Week #5

Week #5 #

Feedbacks #

  • Feedback collection plan

Our plan involves reaching out to users by contacting them, especially those who are interested in our project. We will schedule one-on-one interviews with key users and show them our project. We will give them the opportunity to investigate, navigate, and utilize the project. Last week, we were making it and now, we are just going to continue our work with the ones who already tested our back end, the MLthe part.

  • Conducted feedback sessions We completed two one-on-one interviews with users who have been using this program last week, and they needed to continue the interviews and say what changes and improvements they have noticed.

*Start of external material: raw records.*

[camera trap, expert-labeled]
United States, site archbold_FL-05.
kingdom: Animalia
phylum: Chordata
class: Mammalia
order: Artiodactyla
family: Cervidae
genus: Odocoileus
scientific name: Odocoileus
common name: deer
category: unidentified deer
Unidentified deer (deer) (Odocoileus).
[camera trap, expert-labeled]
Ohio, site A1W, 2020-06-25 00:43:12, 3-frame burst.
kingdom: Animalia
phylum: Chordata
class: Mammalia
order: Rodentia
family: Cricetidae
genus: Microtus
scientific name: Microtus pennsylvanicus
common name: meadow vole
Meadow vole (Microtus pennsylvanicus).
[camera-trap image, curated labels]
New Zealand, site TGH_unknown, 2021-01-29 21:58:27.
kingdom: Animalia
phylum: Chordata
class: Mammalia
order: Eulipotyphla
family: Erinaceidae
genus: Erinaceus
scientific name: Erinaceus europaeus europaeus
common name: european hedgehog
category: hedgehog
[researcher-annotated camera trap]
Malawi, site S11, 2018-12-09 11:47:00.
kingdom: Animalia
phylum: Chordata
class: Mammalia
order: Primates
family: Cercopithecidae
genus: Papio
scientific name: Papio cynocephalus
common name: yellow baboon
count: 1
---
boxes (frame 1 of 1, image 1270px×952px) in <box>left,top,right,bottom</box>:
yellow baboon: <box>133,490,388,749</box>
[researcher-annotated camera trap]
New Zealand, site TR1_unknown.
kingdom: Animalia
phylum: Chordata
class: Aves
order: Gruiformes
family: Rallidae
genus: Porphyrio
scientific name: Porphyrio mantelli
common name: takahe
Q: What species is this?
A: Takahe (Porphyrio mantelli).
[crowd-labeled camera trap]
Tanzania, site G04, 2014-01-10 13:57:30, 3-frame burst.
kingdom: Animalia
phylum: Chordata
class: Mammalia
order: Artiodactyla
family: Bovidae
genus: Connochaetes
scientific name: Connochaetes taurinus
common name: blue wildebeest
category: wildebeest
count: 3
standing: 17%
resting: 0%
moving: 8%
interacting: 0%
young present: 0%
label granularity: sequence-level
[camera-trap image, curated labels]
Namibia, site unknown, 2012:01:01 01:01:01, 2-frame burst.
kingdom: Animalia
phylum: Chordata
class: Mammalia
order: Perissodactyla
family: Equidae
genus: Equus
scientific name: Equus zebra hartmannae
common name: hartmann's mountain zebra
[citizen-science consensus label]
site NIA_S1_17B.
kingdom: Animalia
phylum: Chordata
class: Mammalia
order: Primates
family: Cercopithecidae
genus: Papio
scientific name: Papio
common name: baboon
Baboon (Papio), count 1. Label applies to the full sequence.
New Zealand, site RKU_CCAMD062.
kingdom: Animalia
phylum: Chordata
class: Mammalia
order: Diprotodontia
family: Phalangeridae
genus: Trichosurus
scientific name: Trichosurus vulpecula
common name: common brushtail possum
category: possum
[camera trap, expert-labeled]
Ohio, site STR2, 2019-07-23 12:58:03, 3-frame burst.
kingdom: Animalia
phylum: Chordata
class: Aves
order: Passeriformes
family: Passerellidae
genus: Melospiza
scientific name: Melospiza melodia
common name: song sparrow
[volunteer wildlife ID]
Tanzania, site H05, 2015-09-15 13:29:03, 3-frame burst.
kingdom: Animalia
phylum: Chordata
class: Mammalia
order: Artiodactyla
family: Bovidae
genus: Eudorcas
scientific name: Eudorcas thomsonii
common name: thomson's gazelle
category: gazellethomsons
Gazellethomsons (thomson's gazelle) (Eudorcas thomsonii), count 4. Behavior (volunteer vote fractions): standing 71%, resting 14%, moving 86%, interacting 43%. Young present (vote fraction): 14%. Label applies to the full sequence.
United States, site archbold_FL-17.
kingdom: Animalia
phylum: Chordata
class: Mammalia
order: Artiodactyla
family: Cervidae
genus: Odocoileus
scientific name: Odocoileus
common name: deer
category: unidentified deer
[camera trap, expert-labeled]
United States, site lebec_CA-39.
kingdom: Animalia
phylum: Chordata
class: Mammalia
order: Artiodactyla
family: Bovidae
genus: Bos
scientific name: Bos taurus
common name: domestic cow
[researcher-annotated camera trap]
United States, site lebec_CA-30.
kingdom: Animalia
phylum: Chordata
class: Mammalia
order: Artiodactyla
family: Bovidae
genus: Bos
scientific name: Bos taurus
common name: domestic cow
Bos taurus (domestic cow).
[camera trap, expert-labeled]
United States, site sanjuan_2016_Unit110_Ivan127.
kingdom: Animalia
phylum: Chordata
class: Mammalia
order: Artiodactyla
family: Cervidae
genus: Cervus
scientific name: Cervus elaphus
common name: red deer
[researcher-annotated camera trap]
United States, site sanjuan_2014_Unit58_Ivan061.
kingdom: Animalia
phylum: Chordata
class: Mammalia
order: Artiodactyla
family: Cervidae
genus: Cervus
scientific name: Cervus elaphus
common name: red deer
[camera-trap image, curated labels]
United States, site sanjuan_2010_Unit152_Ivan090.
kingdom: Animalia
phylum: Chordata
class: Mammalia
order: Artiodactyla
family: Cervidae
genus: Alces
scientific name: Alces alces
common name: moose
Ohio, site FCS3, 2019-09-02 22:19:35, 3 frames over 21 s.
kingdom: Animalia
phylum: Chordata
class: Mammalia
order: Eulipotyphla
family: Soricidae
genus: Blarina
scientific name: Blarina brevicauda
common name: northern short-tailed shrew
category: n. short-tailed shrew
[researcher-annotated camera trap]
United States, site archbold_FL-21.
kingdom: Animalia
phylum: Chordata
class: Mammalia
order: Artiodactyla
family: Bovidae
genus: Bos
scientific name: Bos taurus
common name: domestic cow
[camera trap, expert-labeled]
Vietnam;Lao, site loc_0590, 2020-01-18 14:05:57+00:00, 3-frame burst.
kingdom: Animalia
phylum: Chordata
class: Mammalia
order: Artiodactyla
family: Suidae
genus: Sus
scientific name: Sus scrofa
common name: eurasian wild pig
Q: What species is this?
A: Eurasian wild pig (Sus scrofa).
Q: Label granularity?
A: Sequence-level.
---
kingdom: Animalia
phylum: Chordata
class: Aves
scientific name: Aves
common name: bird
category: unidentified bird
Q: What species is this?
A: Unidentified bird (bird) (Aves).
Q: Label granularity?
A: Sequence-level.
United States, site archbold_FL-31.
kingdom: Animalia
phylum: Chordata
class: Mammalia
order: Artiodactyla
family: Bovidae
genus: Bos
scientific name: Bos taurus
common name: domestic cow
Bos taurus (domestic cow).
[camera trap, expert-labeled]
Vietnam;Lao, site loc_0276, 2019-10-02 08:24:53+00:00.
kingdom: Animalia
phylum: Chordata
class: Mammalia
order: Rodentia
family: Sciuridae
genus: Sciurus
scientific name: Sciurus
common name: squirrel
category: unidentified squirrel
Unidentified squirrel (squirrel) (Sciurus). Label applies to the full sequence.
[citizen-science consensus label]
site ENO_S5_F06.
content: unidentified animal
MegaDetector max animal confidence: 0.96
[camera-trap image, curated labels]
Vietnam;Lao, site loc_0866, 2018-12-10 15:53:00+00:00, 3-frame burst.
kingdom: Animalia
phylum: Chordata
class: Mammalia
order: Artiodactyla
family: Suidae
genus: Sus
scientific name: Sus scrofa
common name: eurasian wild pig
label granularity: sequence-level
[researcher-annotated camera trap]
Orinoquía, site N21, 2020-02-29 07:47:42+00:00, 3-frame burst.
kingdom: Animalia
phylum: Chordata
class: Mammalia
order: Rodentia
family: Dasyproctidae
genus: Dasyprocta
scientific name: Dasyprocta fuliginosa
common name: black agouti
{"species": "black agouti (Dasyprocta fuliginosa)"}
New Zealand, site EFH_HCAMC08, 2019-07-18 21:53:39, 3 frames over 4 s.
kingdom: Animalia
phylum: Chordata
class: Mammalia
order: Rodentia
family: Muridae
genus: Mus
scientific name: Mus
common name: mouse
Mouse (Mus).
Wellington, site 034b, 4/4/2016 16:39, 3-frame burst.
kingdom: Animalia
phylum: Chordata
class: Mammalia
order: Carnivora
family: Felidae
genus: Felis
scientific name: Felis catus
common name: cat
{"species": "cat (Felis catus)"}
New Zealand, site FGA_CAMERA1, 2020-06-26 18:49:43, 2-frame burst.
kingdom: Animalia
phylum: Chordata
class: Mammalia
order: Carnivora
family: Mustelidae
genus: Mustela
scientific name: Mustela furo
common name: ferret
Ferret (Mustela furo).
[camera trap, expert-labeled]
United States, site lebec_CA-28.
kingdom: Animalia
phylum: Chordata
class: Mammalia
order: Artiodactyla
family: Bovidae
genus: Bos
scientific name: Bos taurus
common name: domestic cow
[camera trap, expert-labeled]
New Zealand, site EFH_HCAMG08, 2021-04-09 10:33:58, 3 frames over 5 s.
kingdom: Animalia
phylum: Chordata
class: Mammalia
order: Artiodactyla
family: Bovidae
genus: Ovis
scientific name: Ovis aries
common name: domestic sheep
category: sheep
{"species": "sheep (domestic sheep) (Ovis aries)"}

  • Analyzing feedback, identifying and prioritizing issues

Our feedback indicated that the design was well-received, and the model performed adequately, according to our friends who tested it. However, a significant issue was identified in the deployment of the UI, as it is currently not accessible on the Internet. This deployment challenge must be addressed urgently to ensure users can interact with the platform seamlessly. Prioritizing the resolution of this issue is critical to moving forward with the project and gathering more comprehensive user feedback.

Roadmap #

Roadmap

  • Short-term Goals (1-2 days):
    • Resolve deployment issues for the UI to make the platform accessible on the internet.
    • Additional testing and validation of the ML model’s performance will be conducted based on initial user feedback.
  • Mid-term Goals (5-6 days):
    • Implement improvements to the user interface based on user testing and feedback.
    • Begin development on offline access functionality to enhance user experience and accessibility.
  • Long-term Goals (1 Week): Scale backend infrastructure to support increased user traffic and ensure reliable performance. Launch marketing initiatives to expand user base and increase platform visibility in relevant communities.

Weekly Progress Report: #

This week, our team implemented asynchronous processing on the ML side, added it to the test branch, and ensured it was functioning correctly. We developed and integrated semantic text chunking, which was also pushed to the test branch. The backend was secured with HTTPS, and we acquired a domain for one month. We tested increasing the backend CPU cores from 4 to 24, resulting in a performance improvement of approximately 6-7 times, excluding async benefits, with the potential to scale to 32 cores for the demo. Additionally, we finalized and tested all website buttons and UI components. These accomplishments have laid a solid foundation for deploying the new UI, completing server optimizations, developing offline access, and continuing to gather and analyze user feedback to guide our development priorities.

Challenges & Solutions #

  • Challenge: Integrating asynchronous processing with existing ML workflows.
    • Solution: We carefully implemented and tested the async processing to ensure compatibility and performance improvements. Early results are promising.
  • Challenge: Ensuring the backend scales effectively with increased CPU cores.
    • Solution: Conducted thorough testing and verified a significant performance boost, ensuring the system can handle higher loads more efficiently.
  • Challenge: Deploying the new user interface.
  • Solution: encountered several deployment issues, such as compatibility with existing systems and unexpected UI bugs. The team is actively debugging and testing to resolve these issues, aiming for a smooth deployment in the upcoming days.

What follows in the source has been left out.